Page excerpt:
==========
Thelymitra × merraniae, commonly known as Merran's sun orchid, is a species of orchid that is endemic to south-eastern continental Australia. It has a single tapering, fleshy, channelled, dark green leaf and up to six dark blue to purplish flowers. It is a possibly a natural hybrid but its parentage is uncertain.

==Description==
Thelymitra × merraniae is a tuberous, perennial herb with a single dark green, fleshy, channelled, tapering linear to lance-shaped leaf 150-200 mm long and 3-8 mm wide with a reddish base. Up to six dark blue to purplish flowers with darker spots, 20-25 mm wide are arranged on a flowering stem 150-400 mm tall. There are one two bracts along the flowering stem. The sepals and petals are 8-12 mm long and the column is pale blue to purplish and 3-5 mm long. The lobe on the top of the anther is more or less square with a wavy yellow top and a wavy back. The side lobes have a tuft of shaggy, cream-coloured hairs. Flowering occurs from October to November.
==========
Entries supplied:
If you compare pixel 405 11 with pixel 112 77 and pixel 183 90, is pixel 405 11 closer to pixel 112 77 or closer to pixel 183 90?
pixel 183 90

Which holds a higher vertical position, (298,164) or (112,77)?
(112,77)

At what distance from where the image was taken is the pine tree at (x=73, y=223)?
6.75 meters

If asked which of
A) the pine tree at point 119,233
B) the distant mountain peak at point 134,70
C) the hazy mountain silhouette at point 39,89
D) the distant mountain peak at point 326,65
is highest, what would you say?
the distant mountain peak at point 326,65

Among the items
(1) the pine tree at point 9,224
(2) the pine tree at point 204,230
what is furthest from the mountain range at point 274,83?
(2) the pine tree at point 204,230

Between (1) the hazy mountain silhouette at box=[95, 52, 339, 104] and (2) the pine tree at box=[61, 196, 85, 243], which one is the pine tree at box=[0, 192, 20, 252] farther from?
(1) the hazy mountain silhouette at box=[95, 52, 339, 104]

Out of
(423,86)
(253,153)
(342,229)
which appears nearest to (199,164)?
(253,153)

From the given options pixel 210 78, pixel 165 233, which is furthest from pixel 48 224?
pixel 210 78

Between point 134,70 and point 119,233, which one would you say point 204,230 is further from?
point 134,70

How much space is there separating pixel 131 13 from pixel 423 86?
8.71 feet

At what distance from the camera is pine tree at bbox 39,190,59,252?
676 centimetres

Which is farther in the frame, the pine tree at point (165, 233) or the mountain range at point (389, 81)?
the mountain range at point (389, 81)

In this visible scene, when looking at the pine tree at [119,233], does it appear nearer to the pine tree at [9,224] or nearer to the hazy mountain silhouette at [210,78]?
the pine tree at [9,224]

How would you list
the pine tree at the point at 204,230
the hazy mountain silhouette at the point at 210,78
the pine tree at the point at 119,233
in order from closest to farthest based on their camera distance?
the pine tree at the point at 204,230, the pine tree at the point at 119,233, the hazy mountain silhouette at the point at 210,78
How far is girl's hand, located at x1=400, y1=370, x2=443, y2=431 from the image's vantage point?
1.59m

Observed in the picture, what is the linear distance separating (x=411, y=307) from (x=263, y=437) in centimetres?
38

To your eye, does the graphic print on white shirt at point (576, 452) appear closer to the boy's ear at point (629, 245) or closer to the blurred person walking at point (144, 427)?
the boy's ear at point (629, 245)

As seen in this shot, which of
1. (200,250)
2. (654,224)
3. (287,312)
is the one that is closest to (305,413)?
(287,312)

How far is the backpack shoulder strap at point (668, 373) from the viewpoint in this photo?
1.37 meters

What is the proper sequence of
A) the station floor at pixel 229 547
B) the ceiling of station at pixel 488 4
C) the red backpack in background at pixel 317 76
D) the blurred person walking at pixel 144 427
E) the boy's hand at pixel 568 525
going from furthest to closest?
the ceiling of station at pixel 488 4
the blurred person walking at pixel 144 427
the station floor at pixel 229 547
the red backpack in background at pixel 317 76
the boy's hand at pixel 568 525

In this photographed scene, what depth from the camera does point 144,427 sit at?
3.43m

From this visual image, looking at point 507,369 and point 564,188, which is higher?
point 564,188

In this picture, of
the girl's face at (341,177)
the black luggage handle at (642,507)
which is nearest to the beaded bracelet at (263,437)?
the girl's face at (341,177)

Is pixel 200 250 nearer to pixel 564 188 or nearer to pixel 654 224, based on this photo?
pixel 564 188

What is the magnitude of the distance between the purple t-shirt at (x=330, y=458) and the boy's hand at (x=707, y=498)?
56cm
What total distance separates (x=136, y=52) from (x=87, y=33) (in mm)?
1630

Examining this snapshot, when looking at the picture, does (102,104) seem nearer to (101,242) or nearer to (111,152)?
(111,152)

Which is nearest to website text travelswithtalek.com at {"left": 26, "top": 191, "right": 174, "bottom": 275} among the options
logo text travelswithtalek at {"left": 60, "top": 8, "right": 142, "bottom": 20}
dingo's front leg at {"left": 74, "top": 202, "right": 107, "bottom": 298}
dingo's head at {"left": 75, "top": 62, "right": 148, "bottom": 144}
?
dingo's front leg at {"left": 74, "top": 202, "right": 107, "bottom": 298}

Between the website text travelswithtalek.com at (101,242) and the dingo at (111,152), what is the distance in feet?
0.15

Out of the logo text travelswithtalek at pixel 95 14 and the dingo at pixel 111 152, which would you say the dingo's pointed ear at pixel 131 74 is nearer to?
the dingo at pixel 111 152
==========
Complete the following:
**A)** Summarize the passage on Merran's sun orchid in two sentences.
**B)** Continue the passage on Merran's sun orchid from where it stops.

Expected responses:
**A)** Thelymitra × merraniae, or Merran's sun orchid, is a tuberous, perennial orchid endemic to south-eastern continental Australia that is possibly a natural hybrid of uncertain parentage. It has a single dark green, fleshy, channelled leaf and up to six dark blue to purplish flowers with darker spots, which appear from October to November.

**B)**
==Taxonomy and naming==
Thelymitra × merraniae was first formally described in 1929 by William Henry Nicholls from a specimen collected near Aireys Inlet and the description was published in The Victorian Naturalist. It is a hybrid taxon involving Thelymitra ixioides and T. peniculata. The specific epithet (merraniae) honours "Mrs. Merran Sutherland" who collected the type specimen.

==Distribution and habitat==
Merran's sun orchid grows in heath and woodland. It is widespread but rare, occurring in coastal New South Wales, southern Victoria, Tasmania and South Australia.